Nowadays, all kinds of websites require users to create an account before they access relevant resources and services. I believe that most of you need to log in to some websites every day. You must be tired of filling the username and password every time you want to visit a website. Thus, you may allow the browser to save your passwords and auto-login next time so that you don’t have to remember the password and fill it in again and again.
Have you ever thought that these auto-fills might be exposed?
1. The browser does not secure your passwords.
With the exception of Firefox, most browsers don’t allow you to set a master password for the saved passwords. The logon password for your operating system is used to access theses passwords saved on the browser, which means that other software on your computer also has the ability to access your browser’s saved password without your permission. If you haven’t set a logon password for your device, anyone who has physical access to your computer can steal your saved passwords.
Let’s take a look at how these saved logins are accessed.
Take Google Chrome as an example. Chrome, touted as the safest browser in many reviews, isn’t exactly secure. It is also quite easy to get access to your accounts and passwords stored in Chrome.
- Open Google Chrome.
- Tap the three-dot menu icon on the top-right corner.
- Tap “Settings”.
- Click on “Passwords” in the “Autofill” section.
- You will see a list of saved passwords.
- Click on the eye icon to show passwords. (You will be asked to enter the logon password for your device if you set one.)
When it comes to Firefox, it is also quite similar.
- Open Firefox.
- Tap the menu icon on the top-right corner.
- Tap “Options” and then “Privacy ＆ Security”.
- Scroll down to the “Logins and Passwords” section and click on “Saved Logins”.
- Tap “Show Passwords” to see the saved passwords. (You will be asked to enter the master password if you set one.)
2. Saved passwords can be accessed by web trackers.
It is possible for web trackers to access your passwords saved by the browser because there is a vulnerability in the login manager included in nearly all major web browsers. They all allow users to save login usernames and passwords to certain sites and “fill them in” the next time they visit them.
Web trackers can steal users’ personal information by embedding hidden login forms on websites that load tracking scripts.
For example, Internet advertising companies or data analysis companies can use hidden login forms to import users’ saved logins from web browsers. Users’ personal information or E-mail address may be misused without their permission.

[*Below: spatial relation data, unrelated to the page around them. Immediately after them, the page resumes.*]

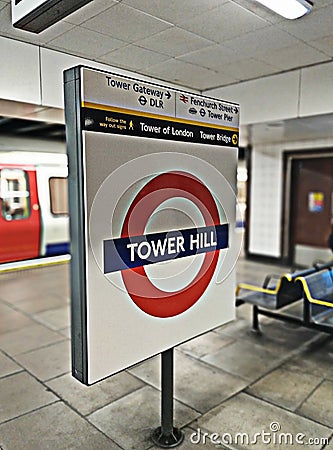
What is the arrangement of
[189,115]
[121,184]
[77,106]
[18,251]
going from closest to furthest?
[77,106] → [121,184] → [189,115] → [18,251]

3. It will also upload your password.
It would be safer if the passwords were only stored locally, but many browsers provide passwords sync to make it easier for us to log in on different computers. Chrome69 even lets you log into your browser with your Google account by default whenever you’ve logged into a Google service, synchronizing your password list. As long as your Google account is compromised, all the passwords saved by your browser will be compromised.
4. Auto-fills can be obtained by malicious plug-ins.
If you use the browser plug-in of a password manager, you will see a prompt for the plug-in to save your password every time you log in. In fact, the plug-in has already read your password and only asks you if you want to save it.
Similarly, if a malicious plug-in is installed on the browser, the malicious plug-in can read the password that the browser automatically fills in.
5. You may ignore the password security rules.
From a professional point of view, password security requires you to save it safely, create strong passwords, avoid repeated passwords, change passwords regularly and so on. However, users rely on the browser to remember passwords can easily forget theses password security rules, which increases the risk of being a victim of data breaches.
How do I avoid it?
- Create a very strong password for your Windows account. Keep in mind that there are a number of tools for decrypting Windows account passwords. If someone has access to your Windows password, they can also see your password saved in Chrome.
- Keep yourself away from all kinds of malware. Do not install the software from unknown sources. Regularly check and install patches. If tools can be used to access your saved passwords, malware and fake security tools can also be exploited for malicious purposes.
- Raise your awareness of personal security. Don’t allow the browser on a public computer to save your password, especially if you are logging into a financial or banking website. Privacy browsing can be used if you want to protect your sensitive data (this feature is named differently in all browsers). If you don’t want to use the private browsing mode, you can also clear all browsing history and other temporary data before exiting the browser.
- If you often use a browser to save login user names and passwords, you’d better lock the screen when you leave temporarily for something else. In a word, yo protect your data on the computer, you should try to prevent others from accessing your computer without your permission.